» **Assignment**
Output the full listing exactly.

-- -- --

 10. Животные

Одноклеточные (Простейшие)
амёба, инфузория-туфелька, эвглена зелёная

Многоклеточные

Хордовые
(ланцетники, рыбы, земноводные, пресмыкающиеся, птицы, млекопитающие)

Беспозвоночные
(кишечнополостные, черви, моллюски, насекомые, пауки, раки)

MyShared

-- -- --

» **Output of the exercise**
 10. Животные

Одноклеточные (Простейшие)
амёба, инфузория-туфелька, эвглена зелёная

Многоклеточные

Хордовые
(ланцетники, рыбы, земноводные, пресмыкающиеся, птицы, млекопитающие)

Беспозвоночные
(кишечнополостные, черви, моллюски, насекомые, пауки, раки)

MyShared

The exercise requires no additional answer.